John Gloag in the Great War

gloag tomorrow's yesterdayJohn Gloag told Brian Stableford in the 1970s about his experience in the war. He was 18 in 1914, but clearly did not enlist immediately. He wrote:

I served in the Welsh Guards during the latter part of the 1914-18 War, and was in France (as a subaltern) on the Western Front with the first battalion of my regiment, and took part in the big push that smashed into the Hindenburg Line in August 1918, when I collected some lungfuls of poison gas (our own, chiefly, for we were far ahead of our barrage in the attack when I was knocked out) and invalided home. It’s necessary to tell you all this, as what I experienced in the army and on active service had a profound effect upon my imagination, and to some extent coloured my fiction when I wrote short stories and novels after the Great War. (Engraved on one of the routine medals I collected, suspended from what was known as “the Victory ribbon,” are the words: “The Great War for Civilisation”. That’s a laugh, in view of the sort of civilisation we’ve had ever since!) (1995 reprint, 9).

The question how far his war experience coloured his fiction is one that Stableford addressed in his article.

Gloag’s essay Artifex; or, The Future of Craftsmanship (1926) was clearly influenced by his Great War experience. Like The People of the Ruins by Edward Shanks and Cicely Hamilton‘s Theodore Savage, both of which he mentions, he was convinced of the fragility of civilisation. His own conclusion was the “we realise with something of a shock how absolutely dependent we are for our present security and comfort upon the skill, individual and coordinated, of craftsmen” (quoted Stableford 10).

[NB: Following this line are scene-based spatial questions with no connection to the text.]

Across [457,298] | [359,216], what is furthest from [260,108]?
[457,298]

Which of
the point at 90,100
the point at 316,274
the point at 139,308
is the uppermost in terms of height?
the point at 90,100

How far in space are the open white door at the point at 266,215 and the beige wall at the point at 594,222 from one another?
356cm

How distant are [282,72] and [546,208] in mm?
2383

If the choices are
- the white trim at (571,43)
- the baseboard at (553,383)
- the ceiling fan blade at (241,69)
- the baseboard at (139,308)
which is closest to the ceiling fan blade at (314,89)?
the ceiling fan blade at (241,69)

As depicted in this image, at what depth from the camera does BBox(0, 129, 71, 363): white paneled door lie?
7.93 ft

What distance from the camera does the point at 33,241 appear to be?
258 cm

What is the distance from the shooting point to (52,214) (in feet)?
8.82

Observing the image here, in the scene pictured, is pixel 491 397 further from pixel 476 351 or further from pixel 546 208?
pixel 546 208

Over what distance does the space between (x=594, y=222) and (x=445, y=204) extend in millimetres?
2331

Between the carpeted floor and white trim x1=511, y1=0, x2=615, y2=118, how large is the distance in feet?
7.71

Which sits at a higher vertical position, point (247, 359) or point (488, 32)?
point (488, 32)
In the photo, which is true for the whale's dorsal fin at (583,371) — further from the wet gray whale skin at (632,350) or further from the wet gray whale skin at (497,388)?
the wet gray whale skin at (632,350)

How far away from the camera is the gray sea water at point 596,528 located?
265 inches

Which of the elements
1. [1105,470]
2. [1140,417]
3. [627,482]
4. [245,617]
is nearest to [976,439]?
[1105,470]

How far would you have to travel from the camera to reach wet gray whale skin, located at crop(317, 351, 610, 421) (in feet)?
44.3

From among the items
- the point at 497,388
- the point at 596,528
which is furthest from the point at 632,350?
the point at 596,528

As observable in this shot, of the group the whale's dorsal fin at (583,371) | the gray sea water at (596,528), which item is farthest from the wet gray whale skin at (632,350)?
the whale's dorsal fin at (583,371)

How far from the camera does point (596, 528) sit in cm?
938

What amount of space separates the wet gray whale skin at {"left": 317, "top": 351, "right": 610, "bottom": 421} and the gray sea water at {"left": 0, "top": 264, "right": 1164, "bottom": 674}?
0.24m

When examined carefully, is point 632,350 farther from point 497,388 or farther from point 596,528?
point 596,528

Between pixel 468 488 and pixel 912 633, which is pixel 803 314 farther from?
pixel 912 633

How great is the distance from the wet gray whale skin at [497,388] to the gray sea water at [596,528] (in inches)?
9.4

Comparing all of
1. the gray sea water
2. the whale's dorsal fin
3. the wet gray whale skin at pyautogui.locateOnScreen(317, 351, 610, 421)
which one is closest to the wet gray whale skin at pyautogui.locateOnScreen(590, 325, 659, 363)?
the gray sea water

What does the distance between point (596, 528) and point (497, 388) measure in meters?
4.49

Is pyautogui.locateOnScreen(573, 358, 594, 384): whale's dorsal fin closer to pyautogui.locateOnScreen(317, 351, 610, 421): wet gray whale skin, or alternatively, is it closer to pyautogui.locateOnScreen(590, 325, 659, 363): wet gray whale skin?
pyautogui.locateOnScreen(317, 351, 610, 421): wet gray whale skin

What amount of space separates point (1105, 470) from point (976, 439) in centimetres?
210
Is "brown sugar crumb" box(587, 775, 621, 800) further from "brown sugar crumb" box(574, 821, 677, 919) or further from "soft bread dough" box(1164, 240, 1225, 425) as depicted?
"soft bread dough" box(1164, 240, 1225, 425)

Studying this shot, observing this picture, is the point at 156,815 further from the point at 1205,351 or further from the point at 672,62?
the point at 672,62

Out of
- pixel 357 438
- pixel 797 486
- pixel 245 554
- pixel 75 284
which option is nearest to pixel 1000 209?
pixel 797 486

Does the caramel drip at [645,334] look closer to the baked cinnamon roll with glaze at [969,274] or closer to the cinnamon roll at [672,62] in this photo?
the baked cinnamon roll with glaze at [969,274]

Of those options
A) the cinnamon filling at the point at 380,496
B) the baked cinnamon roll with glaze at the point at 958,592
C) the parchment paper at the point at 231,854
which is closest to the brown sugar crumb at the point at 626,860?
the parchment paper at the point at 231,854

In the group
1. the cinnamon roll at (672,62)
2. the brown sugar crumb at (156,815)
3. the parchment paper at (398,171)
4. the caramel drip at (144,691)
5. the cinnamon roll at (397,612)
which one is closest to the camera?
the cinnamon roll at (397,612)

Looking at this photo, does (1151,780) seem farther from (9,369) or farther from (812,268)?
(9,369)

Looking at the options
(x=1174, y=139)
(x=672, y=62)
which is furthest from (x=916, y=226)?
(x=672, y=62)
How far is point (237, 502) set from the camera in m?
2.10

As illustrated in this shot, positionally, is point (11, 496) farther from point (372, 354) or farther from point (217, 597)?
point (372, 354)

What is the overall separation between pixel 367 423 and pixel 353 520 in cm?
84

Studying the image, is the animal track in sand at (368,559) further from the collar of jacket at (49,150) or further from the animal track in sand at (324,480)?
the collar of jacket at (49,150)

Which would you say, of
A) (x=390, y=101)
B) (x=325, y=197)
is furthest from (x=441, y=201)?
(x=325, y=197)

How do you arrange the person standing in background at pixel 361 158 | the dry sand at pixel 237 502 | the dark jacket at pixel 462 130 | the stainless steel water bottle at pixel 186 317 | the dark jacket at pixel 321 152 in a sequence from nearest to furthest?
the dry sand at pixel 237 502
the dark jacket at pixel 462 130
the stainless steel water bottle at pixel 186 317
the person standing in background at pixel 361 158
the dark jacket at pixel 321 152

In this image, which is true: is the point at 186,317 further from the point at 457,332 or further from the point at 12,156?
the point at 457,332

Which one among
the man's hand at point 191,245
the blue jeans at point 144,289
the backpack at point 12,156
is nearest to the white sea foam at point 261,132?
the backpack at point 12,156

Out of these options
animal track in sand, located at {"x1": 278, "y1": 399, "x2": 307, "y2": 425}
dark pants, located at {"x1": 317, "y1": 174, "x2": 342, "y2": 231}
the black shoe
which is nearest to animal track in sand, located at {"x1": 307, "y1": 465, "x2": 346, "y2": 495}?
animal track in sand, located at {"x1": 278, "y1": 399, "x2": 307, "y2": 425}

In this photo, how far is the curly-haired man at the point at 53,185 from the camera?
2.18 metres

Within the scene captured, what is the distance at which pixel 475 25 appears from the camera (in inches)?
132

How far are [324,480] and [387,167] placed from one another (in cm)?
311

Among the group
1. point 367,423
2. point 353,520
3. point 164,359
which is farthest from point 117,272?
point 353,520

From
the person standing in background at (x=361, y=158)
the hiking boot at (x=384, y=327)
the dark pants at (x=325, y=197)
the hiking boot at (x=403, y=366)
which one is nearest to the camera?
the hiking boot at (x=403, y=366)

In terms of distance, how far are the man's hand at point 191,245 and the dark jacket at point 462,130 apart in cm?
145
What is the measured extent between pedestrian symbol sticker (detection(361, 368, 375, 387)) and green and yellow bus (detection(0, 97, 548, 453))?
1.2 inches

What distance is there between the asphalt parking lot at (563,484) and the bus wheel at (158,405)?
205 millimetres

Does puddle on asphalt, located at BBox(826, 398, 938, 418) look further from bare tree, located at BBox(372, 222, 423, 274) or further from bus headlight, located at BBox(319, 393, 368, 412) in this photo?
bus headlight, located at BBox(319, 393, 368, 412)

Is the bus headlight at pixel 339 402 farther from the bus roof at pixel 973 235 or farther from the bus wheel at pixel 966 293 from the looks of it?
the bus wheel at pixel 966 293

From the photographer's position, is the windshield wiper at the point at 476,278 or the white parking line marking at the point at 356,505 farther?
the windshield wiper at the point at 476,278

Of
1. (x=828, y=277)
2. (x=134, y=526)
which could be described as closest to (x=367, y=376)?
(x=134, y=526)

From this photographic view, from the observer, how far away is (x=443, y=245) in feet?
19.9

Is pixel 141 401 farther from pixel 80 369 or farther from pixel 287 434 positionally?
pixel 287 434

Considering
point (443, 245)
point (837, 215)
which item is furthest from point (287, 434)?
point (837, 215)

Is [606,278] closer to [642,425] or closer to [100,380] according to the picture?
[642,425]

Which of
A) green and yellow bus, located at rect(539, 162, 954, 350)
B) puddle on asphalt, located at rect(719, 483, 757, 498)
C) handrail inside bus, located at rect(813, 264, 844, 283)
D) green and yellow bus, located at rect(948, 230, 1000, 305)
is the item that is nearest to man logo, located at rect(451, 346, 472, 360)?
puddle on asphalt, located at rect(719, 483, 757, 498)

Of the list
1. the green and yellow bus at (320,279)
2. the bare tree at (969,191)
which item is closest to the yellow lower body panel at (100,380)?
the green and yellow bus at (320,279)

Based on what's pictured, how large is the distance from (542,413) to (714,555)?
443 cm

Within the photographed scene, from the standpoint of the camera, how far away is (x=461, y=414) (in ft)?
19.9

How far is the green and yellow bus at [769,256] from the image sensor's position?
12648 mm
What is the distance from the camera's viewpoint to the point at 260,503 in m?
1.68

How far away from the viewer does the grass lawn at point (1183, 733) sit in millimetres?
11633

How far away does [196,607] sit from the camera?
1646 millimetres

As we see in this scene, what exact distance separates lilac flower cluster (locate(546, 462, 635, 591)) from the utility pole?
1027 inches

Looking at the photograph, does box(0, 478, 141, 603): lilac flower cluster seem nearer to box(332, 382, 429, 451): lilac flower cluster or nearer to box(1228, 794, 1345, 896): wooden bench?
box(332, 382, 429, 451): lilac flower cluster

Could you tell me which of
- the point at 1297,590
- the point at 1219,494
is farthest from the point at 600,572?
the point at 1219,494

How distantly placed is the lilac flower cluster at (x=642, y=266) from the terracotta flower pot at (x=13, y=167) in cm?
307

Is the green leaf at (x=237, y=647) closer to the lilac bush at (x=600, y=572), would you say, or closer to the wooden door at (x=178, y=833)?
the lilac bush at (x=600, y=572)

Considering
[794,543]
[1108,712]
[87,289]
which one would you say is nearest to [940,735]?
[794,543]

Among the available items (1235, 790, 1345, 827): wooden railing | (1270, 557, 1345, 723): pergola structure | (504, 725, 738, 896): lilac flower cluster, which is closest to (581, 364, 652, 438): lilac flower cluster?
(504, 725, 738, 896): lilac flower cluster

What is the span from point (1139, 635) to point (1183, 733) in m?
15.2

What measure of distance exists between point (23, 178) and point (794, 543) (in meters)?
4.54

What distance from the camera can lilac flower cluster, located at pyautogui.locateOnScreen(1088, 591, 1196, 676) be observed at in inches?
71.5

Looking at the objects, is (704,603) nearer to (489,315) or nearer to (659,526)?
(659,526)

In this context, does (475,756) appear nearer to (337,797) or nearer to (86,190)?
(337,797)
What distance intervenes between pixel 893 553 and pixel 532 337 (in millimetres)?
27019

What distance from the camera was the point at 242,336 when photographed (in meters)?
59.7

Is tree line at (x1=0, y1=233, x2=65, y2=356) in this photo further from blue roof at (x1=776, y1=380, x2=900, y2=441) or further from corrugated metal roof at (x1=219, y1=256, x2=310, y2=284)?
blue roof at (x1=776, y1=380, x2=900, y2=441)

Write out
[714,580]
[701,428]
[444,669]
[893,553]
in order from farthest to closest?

In his first novel, Tomorrow’s Yesterday, he explores this theme from another angle, and has his future felines witness a destructive war and the reversion of mankind to barbarism, just as in the books by Shanks and Hamilton. His second novel, though—just as delicately ironic as the first, Stableford notes—goes in an opposite direction. In The New Pleasure heightened senses of smell lead mankind “to a new promised land, leading to much greater discrimination even in sexual relationships, promoting an entirely natural eugenic selection hat reduces the population greatly” (Stableford 12). As the inventor of this new drug travels up the Thames at the end of the book, just as Guest does in William Morris’s News from Nowhere (1890), “he reflects that the new England he has been instrumental in creating would resemble the picture painted by William Morris in News from Nowhere, were it not for the fact that the architecture of this new world is so much more magnificent” (Stableford, 13). The lyrical celebration of the re-establishment of harmony with nature, Stableford comments, has resonances with much more recent American science fiction; but, as with the recent fiction, Gloag’s utopianism arises out of a sharp dissatisfaction with the contemporary post-War world.

For all this, see Brian Stableford, “The Future Between the Wars: The Speculative Fiction of John Gloag”, Foundation: The Review of Science Fiction 20 (October 1980), 47-64 (reprinted in Stableford, Algebraic Fantasies and Realistic Romances (San Bernardino, CA: Borgo Press, 1995), 7-24.